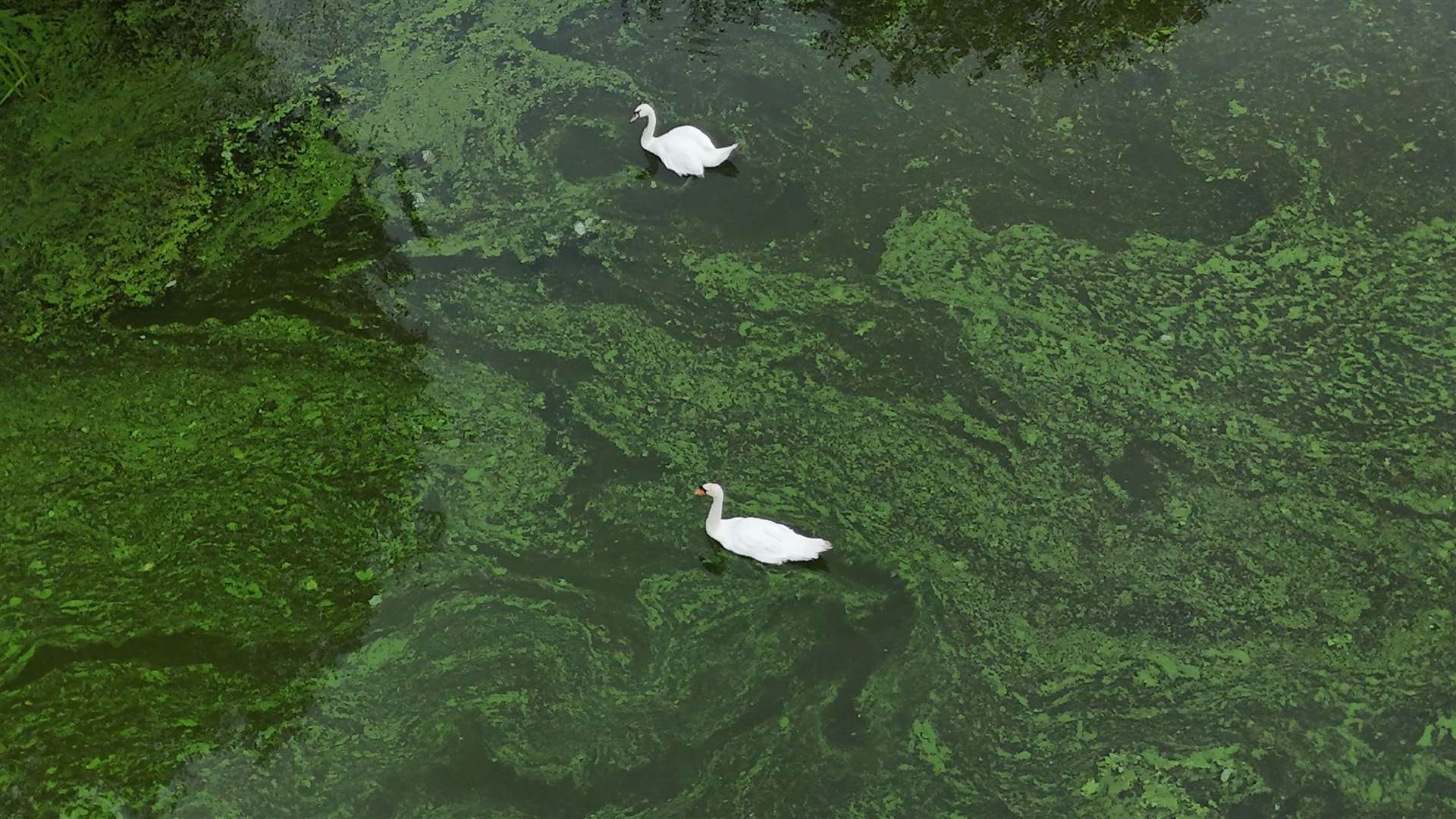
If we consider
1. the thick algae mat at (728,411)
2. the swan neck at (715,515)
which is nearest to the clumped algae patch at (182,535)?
the thick algae mat at (728,411)

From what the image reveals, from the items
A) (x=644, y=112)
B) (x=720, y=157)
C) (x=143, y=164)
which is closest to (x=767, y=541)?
(x=720, y=157)

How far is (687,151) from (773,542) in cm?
147

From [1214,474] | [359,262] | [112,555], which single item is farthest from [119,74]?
[1214,474]

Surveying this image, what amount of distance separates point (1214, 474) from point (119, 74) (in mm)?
3929

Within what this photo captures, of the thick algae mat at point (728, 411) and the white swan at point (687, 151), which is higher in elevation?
the white swan at point (687, 151)

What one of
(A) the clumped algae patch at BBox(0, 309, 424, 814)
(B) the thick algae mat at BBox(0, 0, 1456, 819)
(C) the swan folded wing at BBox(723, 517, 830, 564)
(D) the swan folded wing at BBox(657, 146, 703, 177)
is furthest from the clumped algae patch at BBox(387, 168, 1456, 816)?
(A) the clumped algae patch at BBox(0, 309, 424, 814)

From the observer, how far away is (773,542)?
2473 mm

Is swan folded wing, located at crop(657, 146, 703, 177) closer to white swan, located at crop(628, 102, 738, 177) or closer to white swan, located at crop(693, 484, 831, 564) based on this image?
white swan, located at crop(628, 102, 738, 177)

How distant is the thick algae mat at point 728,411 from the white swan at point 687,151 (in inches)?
3.6

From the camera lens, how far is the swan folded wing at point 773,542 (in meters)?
2.47

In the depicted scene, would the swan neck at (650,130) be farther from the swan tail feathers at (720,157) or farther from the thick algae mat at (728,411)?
the swan tail feathers at (720,157)

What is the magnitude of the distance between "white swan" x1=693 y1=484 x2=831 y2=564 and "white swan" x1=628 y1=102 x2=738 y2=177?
1.34m

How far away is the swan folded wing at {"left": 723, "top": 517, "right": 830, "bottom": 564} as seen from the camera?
97.3 inches

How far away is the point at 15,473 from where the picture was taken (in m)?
2.75
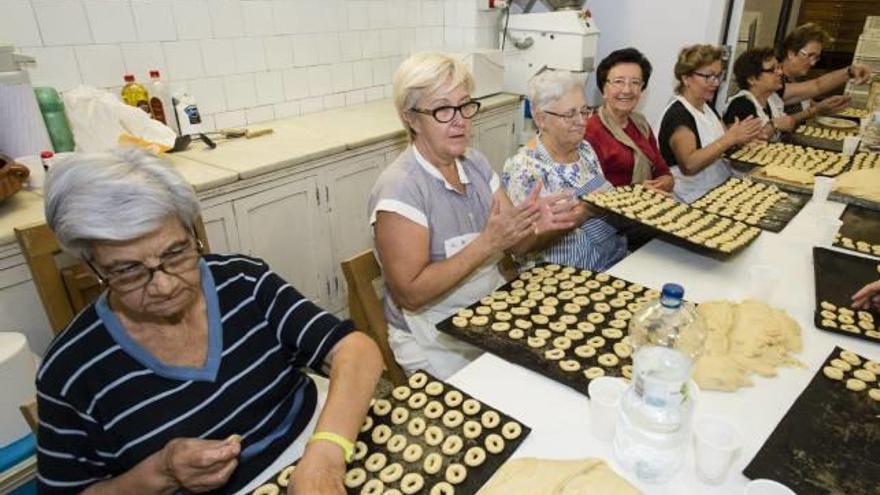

**TO BE DONE**
Reproduce word for word the stretch from the line containing "How distant is" through the end of the rows, omitting the pictures.

**SOLUTION TO THE PROBLEM**
How distant is the thick algae mat at point 728,411 from the white swan at point 687,151 (in inches)?
3.6

From the camera lens, how far is the swan folded wing at point 773,542 (in meters)?
2.47

In the depicted scene, would the swan neck at (650,130) be farther from the swan tail feathers at (720,157) or farther from the thick algae mat at (728,411)?
the swan tail feathers at (720,157)

What is the magnitude of the distance between "white swan" x1=693 y1=484 x2=831 y2=564 and "white swan" x1=628 y1=102 x2=738 y2=177?
1.34m

How far away is the swan folded wing at {"left": 723, "top": 517, "right": 830, "bottom": 564} as seen from the camera?
97.3 inches

How far away is the point at 15,473 from where the picture was taken (in m)?
2.75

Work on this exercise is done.